In früheren Jahren wurden von radikalen Gleichstellungsvorkämpferinnen biologische Unterschiede entweder völlig bestritten oder als wenig relevant eingestuft und als weitestgehend kulturell konstruiert verstanden.

Man muss nicht von Gleichheit ausgehen, wenn man Gleichberechtigung einfordert.

Inzwischen erfährt die biologische Determinierung in Kombination mit ausschlaggebender gesellschaftlicher Determinierung wieder mehr Anerkennung. Man muss nicht von Gleichheit ausgehen, wenn man Gleichberechtigung einfordert.

Gender-Forschung sieht sich dem Vorwurf ausgesetzt unwissenschaftlich und ideologisch zu sein.
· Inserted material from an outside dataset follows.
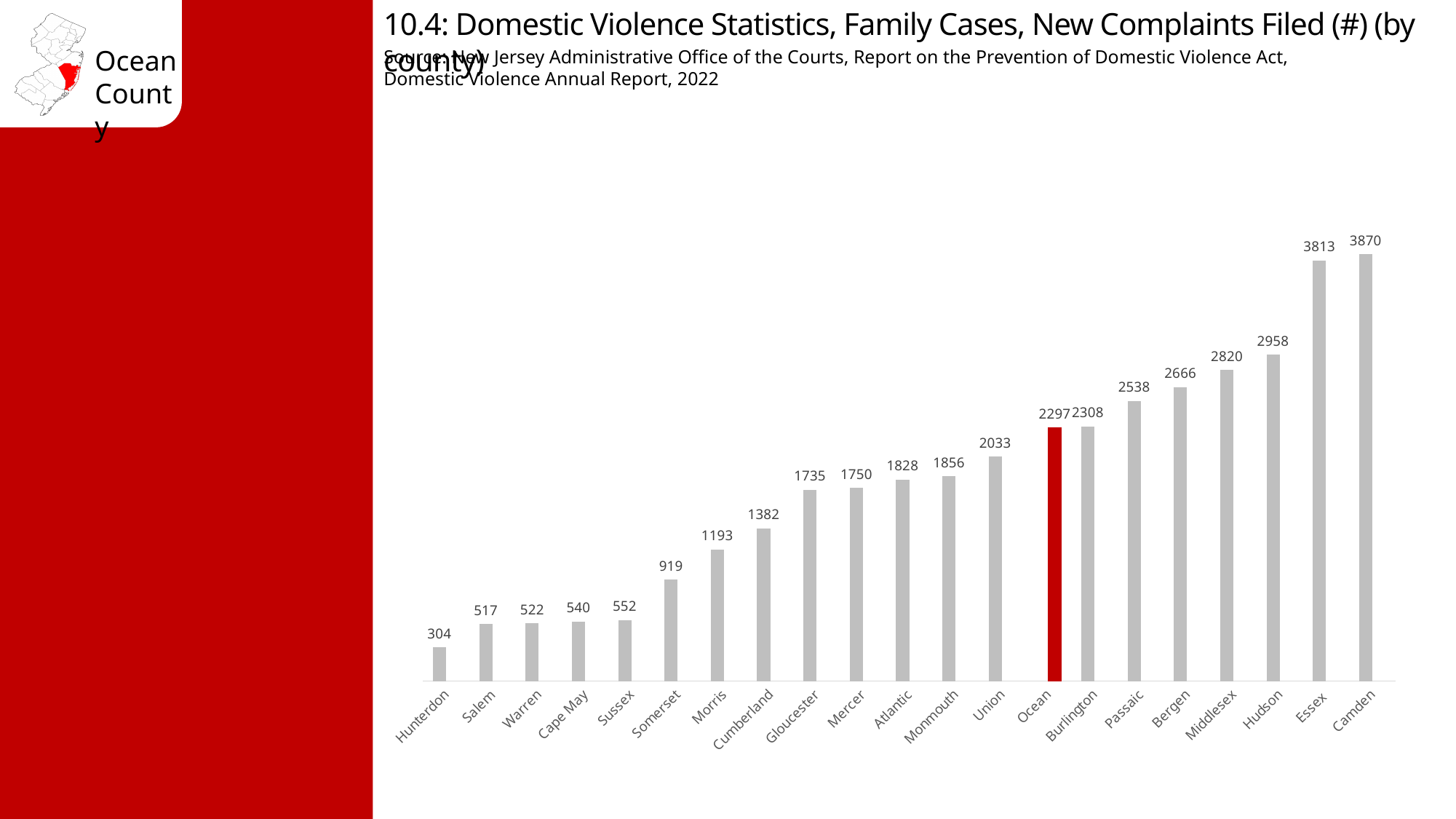
Do the values rise or fall moving from left to right along the x axis? Rise What is the difference between the values for Ocean and Hunterdon? 1993 Which county has the lowest number of new complaints filed? Hunterdon How many counties are shown on the chart? 21 What is the difference between the values for Camden and Essex? 57 Which has a larger value, Passaic or Monmouth? Passaic Which has a larger value, Union or Morris? Union What kind of chart is shown on the slide? Bar chart What is the value shown for Hudson? 2958 How many new domestic violence complaints were filed in family cases in Ocean County? 2297 Which county has the highest number of new complaints filed? Camden What is the value shown for Somerset? 919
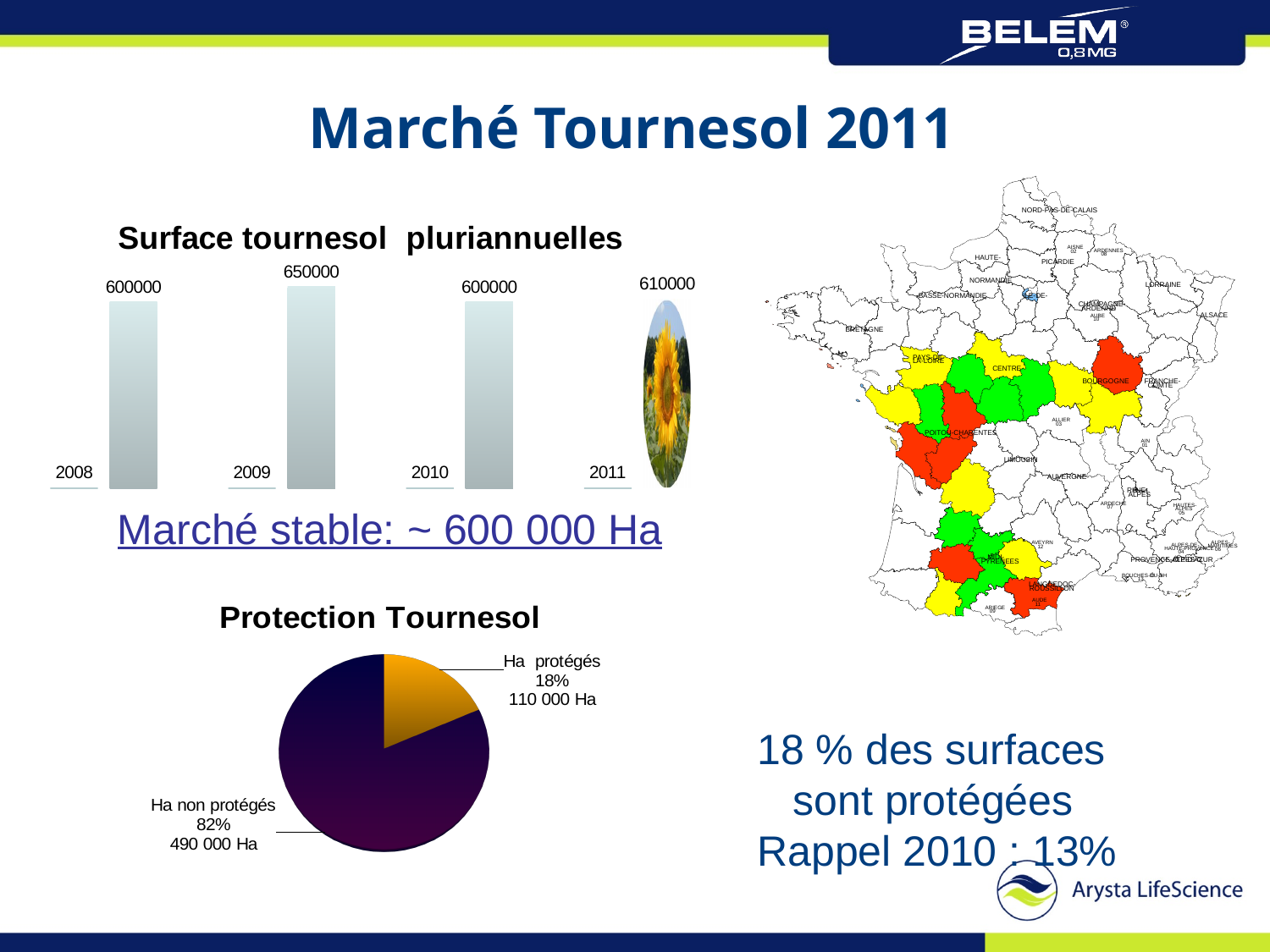
In the 'Surface tournesol pluriannuelles' chart, what is the value for 2009? 650000 In the 'Surface tournesol pluriannuelles' chart, which is larger, the value for 2011 or the value for 2010? 2011 In the 'Surface tournesol pluriannuelles' chart, what is the difference between the 2009 and 2010 values? 50000 In the 'Protection Tournesol' pie chart, how many hectares are 'Ha non protégés'? 490 000 Ha In the 'Surface tournesol pluriannuelles' chart, what is the value for 2011? 610000 How many years are shown in the 'Surface tournesol pluriannuelles' chart? 4 What kind of chart is 'Protection Tournesol'? pie chart In the 'Protection Tournesol' pie chart, which slice is the largest? Ha non protégés In the 'Protection Tournesol' pie chart, what share is 'Ha protégés'? 18% In the 'Surface tournesol pluriannuelles' chart, which year has the highest value? 2009 How many slices does the 'Protection Tournesol' pie chart have? 2 What kind of chart is 'Surface tournesol pluriannuelles'? bar chart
Dies führt aber zur generelleren Frage, ob Wissenschaft sich einer sozialen Werteordnung verpflichtet fühlen und dennoch wissenschaftlich sein kann. Andere Wissenschaften (etwa in der Medizin oder der Jurisprudenz) sind auf ihre Weise ebenfalls wertgebunden und sehen sich diesem Vorwurf nicht ausgesetzt.

Zurück ins Bundeshaus: «Angemessene» Frauenvertretung kann man fordern, weil dies dem Gerechtigkeitsgedanken entspricht. Hinzu kommt die Erfahrungstatsache, dass geschlechtergemischte Gremien bessere Beratungsresultate produzieren. Das dürfte für den Bundesrat genauso gelten wie für viele andere Arbeitsumfelder.